Text section:
==========

How it works¶
- Wake word — pyopen-wakeword detects "Hey Jarvis" instantly
- Speech-to-text — faster-whisper transcribes commands locally
- Text-to-speech — Piper provides voice feedback
- Mouse control — GNOME Shell extension with Clutter virtual input
- Browser scroll — JavaScript injection via qutebrowser IPC
- Dictation — AT-SPI accessibility framework
All processing happens locally. No data leaves your machine.
File structure¶
easyspeak/
├── src/
│ ├── core/
│ │ ├── __init__.py
│ │ ├── __main__.py
│ │ ├── about.py # Standalone libadwaita "About" window
│ │ ├── cli.py # CLI entry point: argument parsing + logging
│ │ ├── config.py # Tuning constants + Whisper model factory
│ │ ├── gnome_extension.py # Installs/refreshes/enables the extension
│ │ ├── log.py # Logging setup
│ │ ├── main.py # EasySpeak class + main loop
│ │ ├── mediakeys.py # Replays multimedia keys via Mutter
│ │ ├── speech.py # Persistent piper -> player pipeline
│ │ └── tray.py # Panel indicator + asleep lifecycle
│ ├── data/ # Bundled data files (easyspeak.data), shipped as package data
│ │ ├── __init__.py # Marks the folder as package data
│ │ ├── easyspeak.desktop # Desktop entry
│ │ └── easyspeak-autostart.desktop
│ ├── gnome@easyspeak.dev/ # GNOME Shell extension (UUID-named, shipped as package data)

==========

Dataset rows
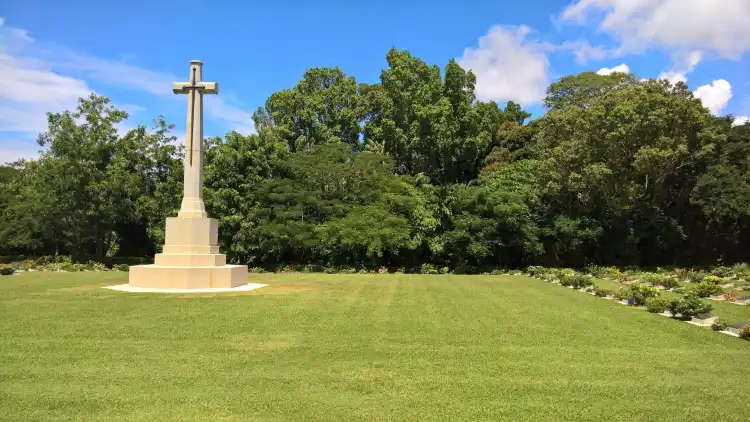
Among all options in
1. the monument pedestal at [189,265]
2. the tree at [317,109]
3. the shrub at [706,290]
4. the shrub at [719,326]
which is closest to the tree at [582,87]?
the tree at [317,109]

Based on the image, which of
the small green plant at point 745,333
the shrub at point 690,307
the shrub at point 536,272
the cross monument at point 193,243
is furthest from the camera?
the shrub at point 536,272

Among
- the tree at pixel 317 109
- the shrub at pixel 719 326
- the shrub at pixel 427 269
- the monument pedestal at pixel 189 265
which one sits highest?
the tree at pixel 317 109

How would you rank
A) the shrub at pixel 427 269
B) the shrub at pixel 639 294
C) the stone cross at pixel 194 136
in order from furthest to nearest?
1. the shrub at pixel 427 269
2. the stone cross at pixel 194 136
3. the shrub at pixel 639 294

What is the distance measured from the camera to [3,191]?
3538 centimetres

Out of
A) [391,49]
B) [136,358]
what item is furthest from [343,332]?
[391,49]

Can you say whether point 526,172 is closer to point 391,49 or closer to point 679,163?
point 679,163

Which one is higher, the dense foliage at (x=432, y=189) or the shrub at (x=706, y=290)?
the dense foliage at (x=432, y=189)

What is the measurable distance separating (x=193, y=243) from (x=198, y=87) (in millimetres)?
4882

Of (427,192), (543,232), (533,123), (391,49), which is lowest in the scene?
(543,232)

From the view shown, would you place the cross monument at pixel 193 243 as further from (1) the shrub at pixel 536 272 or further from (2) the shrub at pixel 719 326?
(1) the shrub at pixel 536 272

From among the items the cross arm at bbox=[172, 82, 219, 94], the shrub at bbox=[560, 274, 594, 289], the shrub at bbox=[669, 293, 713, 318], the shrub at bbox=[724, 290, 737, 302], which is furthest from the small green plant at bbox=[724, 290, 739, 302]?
the cross arm at bbox=[172, 82, 219, 94]

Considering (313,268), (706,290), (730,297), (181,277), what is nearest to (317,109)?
(313,268)

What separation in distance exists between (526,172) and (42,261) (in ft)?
90.5

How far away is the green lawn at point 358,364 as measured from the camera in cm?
449
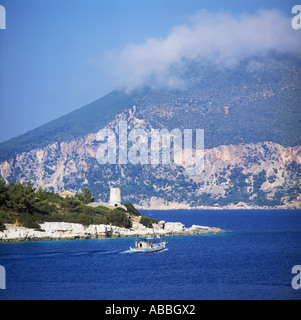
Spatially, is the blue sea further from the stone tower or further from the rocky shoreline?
the stone tower

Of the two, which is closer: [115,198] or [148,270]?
[148,270]

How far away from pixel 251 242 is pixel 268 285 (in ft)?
97.0

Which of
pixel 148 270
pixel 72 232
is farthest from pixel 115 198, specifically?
pixel 148 270

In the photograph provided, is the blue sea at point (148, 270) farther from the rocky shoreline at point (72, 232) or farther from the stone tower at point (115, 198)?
the stone tower at point (115, 198)

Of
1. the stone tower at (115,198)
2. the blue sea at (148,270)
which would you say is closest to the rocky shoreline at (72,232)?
the blue sea at (148,270)

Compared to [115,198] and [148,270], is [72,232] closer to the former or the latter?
[148,270]

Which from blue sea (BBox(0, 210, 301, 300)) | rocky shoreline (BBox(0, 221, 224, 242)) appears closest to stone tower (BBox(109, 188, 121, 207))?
rocky shoreline (BBox(0, 221, 224, 242))

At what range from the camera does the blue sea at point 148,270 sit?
34.1 meters

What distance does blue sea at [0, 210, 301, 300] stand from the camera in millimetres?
34094

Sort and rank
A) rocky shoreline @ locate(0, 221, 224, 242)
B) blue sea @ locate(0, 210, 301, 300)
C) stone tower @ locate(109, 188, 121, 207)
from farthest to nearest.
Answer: stone tower @ locate(109, 188, 121, 207) → rocky shoreline @ locate(0, 221, 224, 242) → blue sea @ locate(0, 210, 301, 300)

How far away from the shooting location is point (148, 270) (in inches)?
1710

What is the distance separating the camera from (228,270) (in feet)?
141
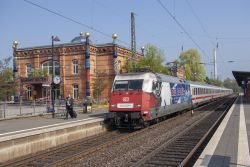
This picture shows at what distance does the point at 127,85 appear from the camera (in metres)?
19.6

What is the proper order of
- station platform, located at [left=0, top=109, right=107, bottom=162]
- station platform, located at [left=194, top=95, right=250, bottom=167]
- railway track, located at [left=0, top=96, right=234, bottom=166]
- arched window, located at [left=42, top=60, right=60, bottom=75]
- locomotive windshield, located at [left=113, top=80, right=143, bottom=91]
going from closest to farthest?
1. station platform, located at [left=194, top=95, right=250, bottom=167]
2. railway track, located at [left=0, top=96, right=234, bottom=166]
3. station platform, located at [left=0, top=109, right=107, bottom=162]
4. locomotive windshield, located at [left=113, top=80, right=143, bottom=91]
5. arched window, located at [left=42, top=60, right=60, bottom=75]

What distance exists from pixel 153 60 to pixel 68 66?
11865 millimetres

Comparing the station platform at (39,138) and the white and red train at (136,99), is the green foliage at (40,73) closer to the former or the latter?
the white and red train at (136,99)

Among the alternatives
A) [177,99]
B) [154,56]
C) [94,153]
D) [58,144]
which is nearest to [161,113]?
[177,99]

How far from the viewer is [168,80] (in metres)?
23.6

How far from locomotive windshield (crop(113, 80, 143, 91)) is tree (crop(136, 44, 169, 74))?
3354cm

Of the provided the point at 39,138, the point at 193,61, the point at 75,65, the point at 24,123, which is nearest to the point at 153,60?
the point at 75,65

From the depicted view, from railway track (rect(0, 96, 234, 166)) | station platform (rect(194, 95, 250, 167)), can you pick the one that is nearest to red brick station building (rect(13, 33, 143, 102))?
railway track (rect(0, 96, 234, 166))

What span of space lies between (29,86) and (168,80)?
34.8 m

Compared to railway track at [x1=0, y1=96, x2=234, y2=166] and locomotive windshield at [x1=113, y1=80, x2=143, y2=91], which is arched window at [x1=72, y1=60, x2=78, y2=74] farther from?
railway track at [x1=0, y1=96, x2=234, y2=166]

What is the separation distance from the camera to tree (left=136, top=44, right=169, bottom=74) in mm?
54625

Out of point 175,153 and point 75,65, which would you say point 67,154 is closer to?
point 175,153

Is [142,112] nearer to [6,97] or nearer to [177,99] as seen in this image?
[177,99]

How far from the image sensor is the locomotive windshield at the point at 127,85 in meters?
19.2
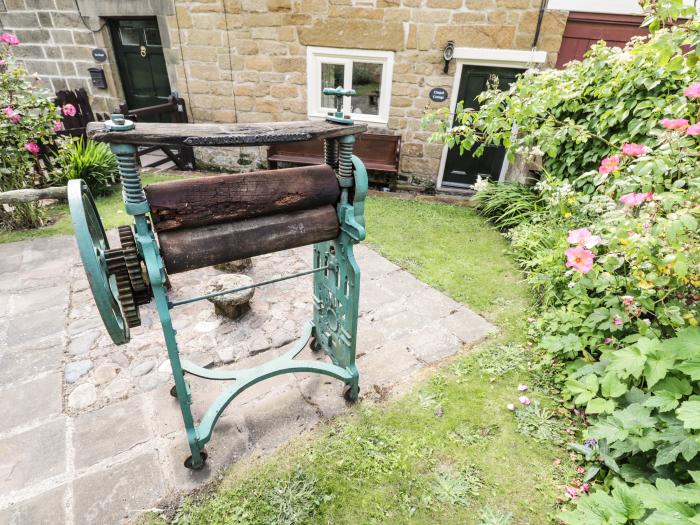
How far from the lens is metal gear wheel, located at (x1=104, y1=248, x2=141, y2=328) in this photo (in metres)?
1.61

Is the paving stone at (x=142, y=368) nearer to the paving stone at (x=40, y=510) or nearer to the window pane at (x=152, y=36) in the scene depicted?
the paving stone at (x=40, y=510)

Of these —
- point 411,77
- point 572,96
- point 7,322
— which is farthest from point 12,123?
point 572,96

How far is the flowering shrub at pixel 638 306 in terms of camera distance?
1.65m

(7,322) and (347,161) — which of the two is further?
(7,322)

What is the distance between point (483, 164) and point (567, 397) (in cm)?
465

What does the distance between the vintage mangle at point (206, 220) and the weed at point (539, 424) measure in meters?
1.17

==========

Instructions to follow: Write the next portion of the EasySpeak documentation, picking up at the point where it stops. The rows above are separate material and have no connection to the EasySpeak documentation.

Output for this task:
│ │ ├── schemas/ # GSettings schema (+ compiled) for the settings
│ │ ├── __init__.py # Marks the folder as package data (easyspeak.gnome)
│ │ ├── extension-helpers.js # Pure JS helpers imported by extension.js
│ │ ├── extension.js # The extension itself
│ │ ├── grid.js # Numbered grid overlay + pointer injection primitive
│ │ ├── indicator.js # Panel indicator + Quick Settings toggle widgets
│ │ ├── metadata.json # Extension metadata
│ │ ├── prefs.js # Extension Settings dialog (autostart, Quick Settings)
│ │ ├── screenshot.js # Screen capture primitive (Wayland framebuffer grab)
│ │ └── windows.js # Window/workspace operations on the focused window
│ └── plugins/
│ ├── __init__.py
│ ├── 00_eyetrack.py # Head tracking (experimental)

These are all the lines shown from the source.